The Heritage Foundation outlines three of Obama’s job creation plans.

Excerpt:

This week, President Obama is again set to make a pitch for his latest plan to stimulate the economy, but meanwhile he is turning his back on projects that would put tens or even hundreds of thousands of Americans to work. And he’s doing it all to appease his left-wing, environmentalist base at the expense of domestic energy production.

Heritage’s Rob Bluey reported last week on a new finding by a New Orleans-based group that the Obama administration is approving just 35 percent of the oil drilling plans for the Gulf of Mexico so far this year. It is also taking an average of 115 days — nearly four months — to secure approval from the Bureau of Ocean Energy Management, Regulation and Enforcement. Those numbers are a sharp drop from previous years, well below the historical average 73.4 percent approval rate and 61 days it takes to approve plans. And for plans that require drilling activity, the numbers are even worse with an average approval time of 222 days.

That’s bad news for job creation. One deepwater rig alone can create 700 jobs locally. But slowing down oil drilling in the Gulf isn’t the only way the President is blocking jobs. Earlier this month, the Obama Administration announced it would delay the construction of the $7 billion Keystone XL pipeline that would bring in more than 700,000 barrels of oil per day from Alberta, Canada, to the Texas Gulf coast–and could have produced upwards of 20,000 jobs. Heritage’s Nicolas Loris explains the impact:

What this delay really means is that President Obama is putting off an important election year decision in which two of his largest supporters–labor unions and environmentalists–are split on the issue. This tactic allows the decision to be delayed until after the 2012 elections.

More importantly, this means a delay in access to easy imports from our northern neighbor, the creation of thousands of jobs, and the generation of revenue for the states where the pipeline passes. Montana, South Dakota, Kansas, Oklahoma, Nebraska, and Texas are collectively projected to collect $5.2 billion in property tax revenue as a result of building the pipeline.

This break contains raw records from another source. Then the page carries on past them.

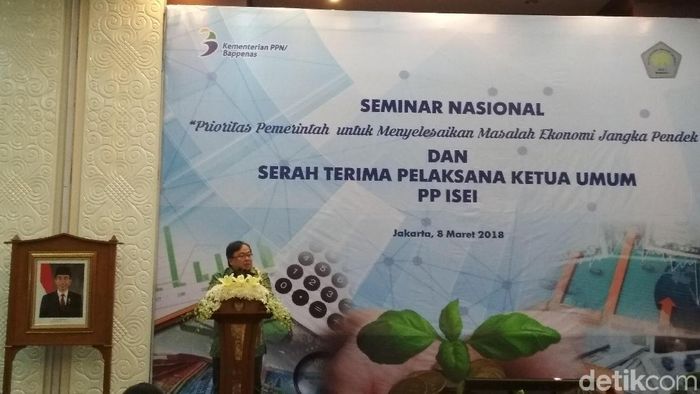 Foto: Hendra Kusuma (detikFinance) Foto: Hendra Kusuma (detikFinance)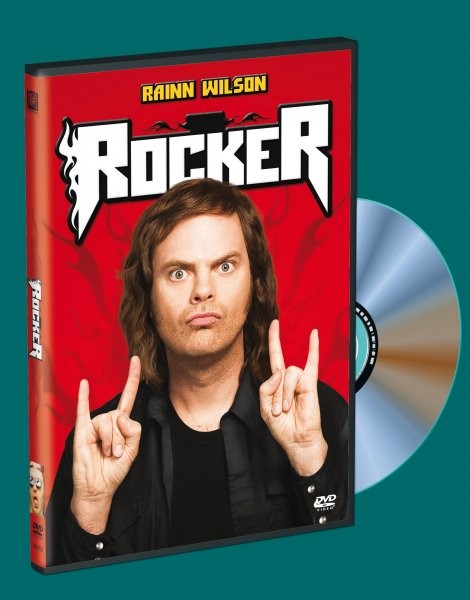 Rocker DVD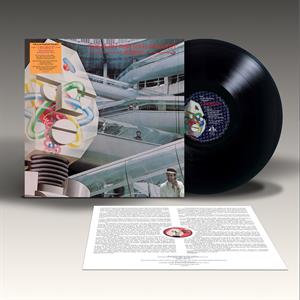 I Robot by Alan Parsons Project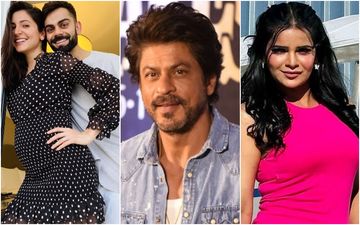 Entertainment News Round-Up: Anushka Sharma Pregnant: Actress Expecting Second Child With Hubby Virat Kohli, Dunki Release Date OUT: Shah Rukh Khan Confirms The Release Of Rajkumar Hirani Directorial, Archana Gautam And Her Father Get BEATEN Up Outside A Political Party’s Office In Delhi, And More! 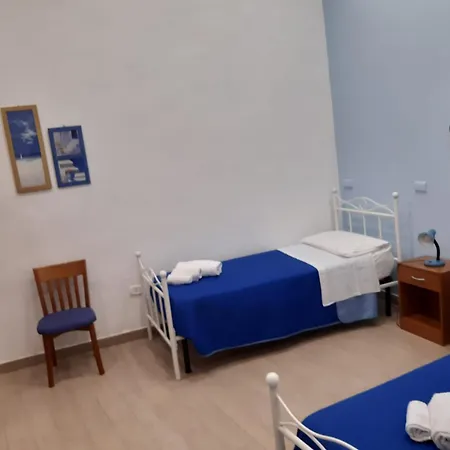 Centro Carmen & Sara *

As if that weren’t enough, the White House made another decision blocking energy-related jobs in the United States. In mid-November, the Obama Administration delayed a mineral lease sale in Ohio’s Wayne National Forest for oil and gas drilling. Apart for providing Americans access to affordable energy, the project could have had a tremendous impact in the state, including the creation of an estimated 200,000 jobs, an overall wage and personal-income boost of $12 billion by 2015, and a billion-dollar boon to Ohio landowners, schools, businesses, and communities.

So Obama has three plans to create more American jobs:

  1. Block drilling in the Gulf of Mexico
  2. Block the construction of the Keystone XL pipeline
  3. Block drilling for oil and gas in Ohio

I don’t think Obama’s three job creation plans are working.

Maybe he just just do the opposite: 1) more drilling in the Gulf, 2) build the Keystone XL pipeline, and 3) allow development of the Ohio oil shale. And while he’s at it, 4) drill for oil in Alaska. That would create real jobs.